Globally, MVT is estimated to grow at a CAGR of 17.9 per cent to $32.5 billion by 2019.
However, MVT in India will grow at a CAGR of 30 per cent to $10.6 billion in 2019 from $2.8 billion in 2014, according to a KPMG report
“Aster Medcity in Kochi has seen an exponential increase in medical value tourism with about 17 per cent of our business coming from this segment. This not only brings in incremental foreign exchange for the country but also helps strengthen the positioning of the country as a destination of choice. We expect this trend to increase further,” said Dr.Azad Moopen, Chairman, Aster DM Healthcare.
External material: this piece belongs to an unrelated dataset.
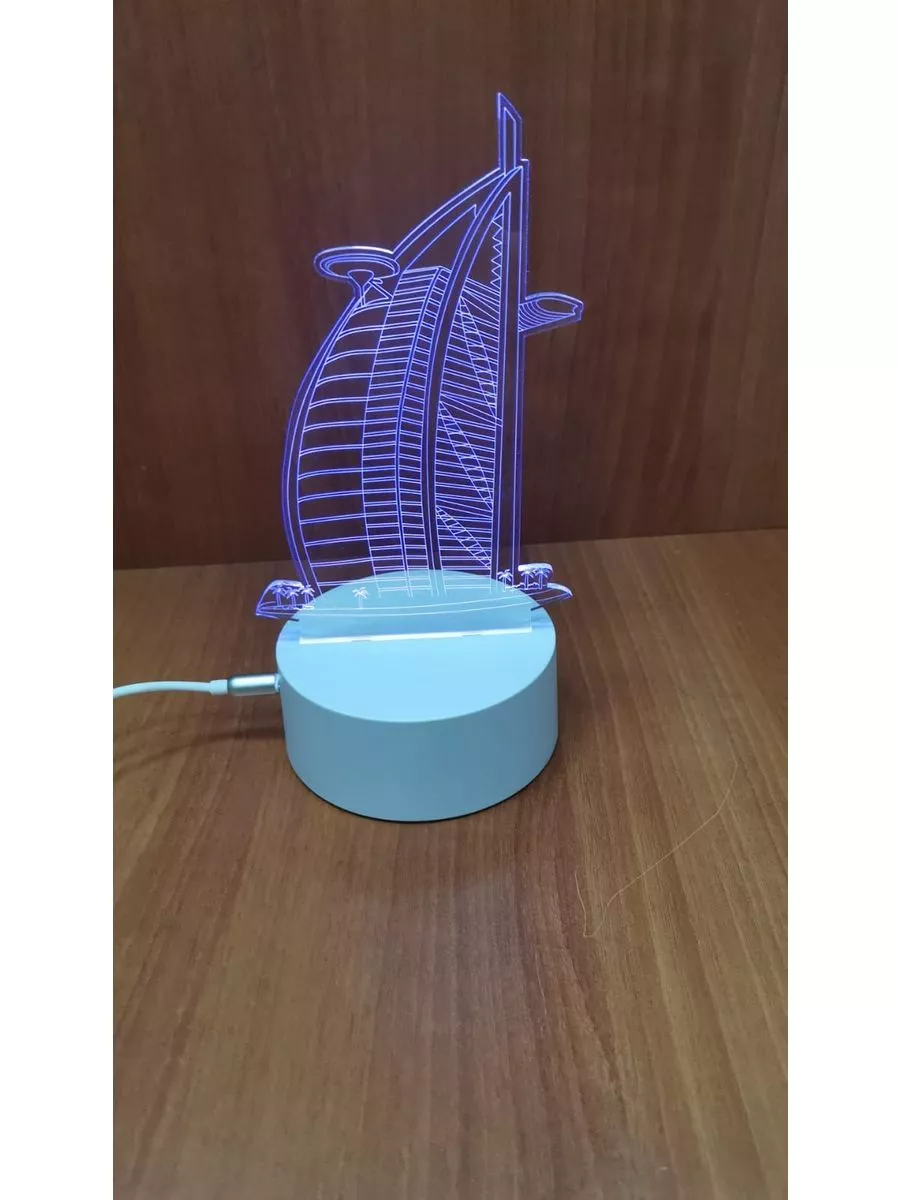 

3D Светильник 64, 06-ва161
“In the next 20—40 years, India will become the global hub for medicine and surgery, because we have trained, skilled, super-specialists. The speed with which we receive medical care in our country also plays to our advantage,” said Dr. Rajam Krishnan Iyer, Consultant Pulmonogist.
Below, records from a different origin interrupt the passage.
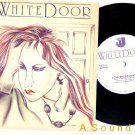 WHITE DOOR ORIG' 83 UK PS 7" LOVE BREAKDOWN NEW WAVE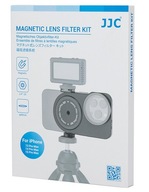JJC MFS Series zestaw filtrów magnetyczny do Apple iPhone 13 14 15 Pro a08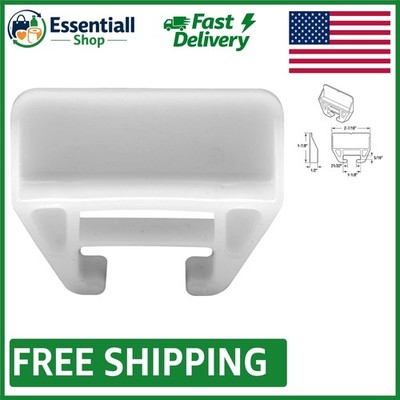Quick Set-Up White Drawer Guide Kit - 2 Pack with Mounting Hardware Included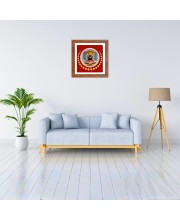 Shiv Linga Digital Photo In Square Frame, Size 18x18 Inch | Hindu Religious Picture For Home Temple, Office & Gift | Wall Art & Pooja Decor (F10573) Shiv Linga Digital Photo In Square Frame, Size 18x18 Inch | Hindu Religious Picture For Home Temple, Office & Gift | Wall Art & Pooja Decor (F10573)
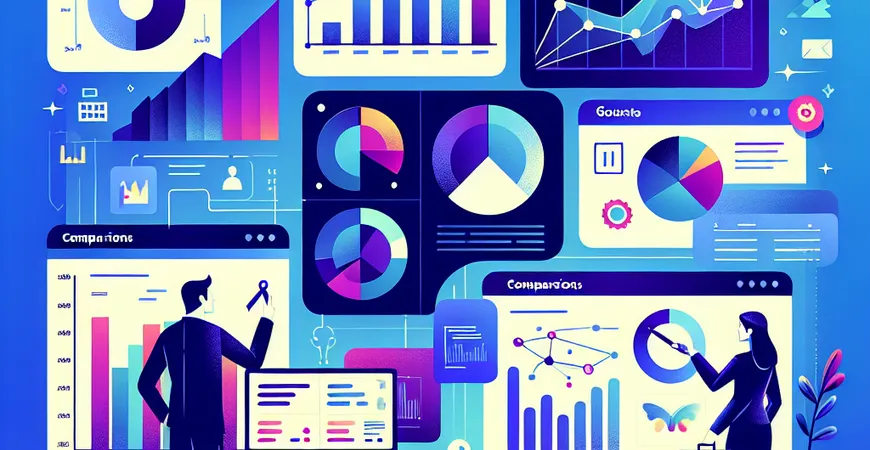 数据透视表与Google Data Studio怎么结合？工具对比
Traditionally, the U.S., the U.K. and other developed countries have been the largest contributors in terms of medical tourists in India.
However, there is a shift in this trend with patients coming in from the Middle Eastern, SAARC and ASEAN countries. The specialities which are in demand for MVT include cardiology, orthopaedics (hip and knee replacement surgeries) and nephrology where savings for in-bound patients could range from 30 to 70 per cent.Shift to non-metros
An emerging trend within India is a shift from traditional medical destinations— Chennai, Delhi and Mumbai — to non-metro cities. An example of this is Kerala which is re-positioning itself from just a ‘wellness tourism’ destination offering Ayurveda to a more inclusive concept of ‘medical value tourism’ which also includes surgeries and treatment. As a fertile ground for medical education, medical facilities, improving infrastructure and the natural environs that make for tranquil recuperation, the state is an attractive option for medical tourists.
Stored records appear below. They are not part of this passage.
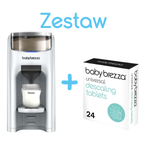 Zestaw: Ekspres do mleka Baby Brezza Formula Pro Advanced + tabletki odkamieniające - product thumbnail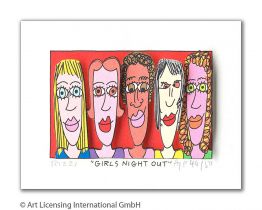 James Rizzi "Girls Night Out"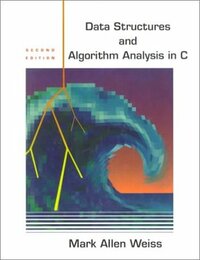 Data Structures and Algorithm Analysis in C by Mark Allen Weiss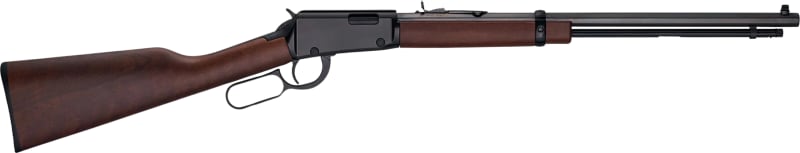 Henry H1 Frontier Lever Action Rifle .17 HMR 20" Octagon 13Rd Walnut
In India, MVT is popular because there are a number of choices available at international standards without any waiting period in comparison to U.S or U.K where patient has to wait it out. “India is a free market economy where patients are spoilt for choice here and the financial burden is low as well. We cater to super specialist surgeries so branching out is convenient with communication and interpreters and Indian hospitals are glad to take care of these facilities with their hands-on marketing departments.
“Hence, super-speciality expertise care and talent is equivalent to any of the first world countries,” says Dr. Rujuta Mehta, Head, Department of Paediatric Orthopaedics, Wadia Children’s Hospital and Consultant at Nanavati and Jaslok.
According to Dr. Aparna Santhanam, Dermatologist, “it is a growing market in cities such as Mumbai, Chennai and New Delhi because of cost effectiveness and quality of medical care.”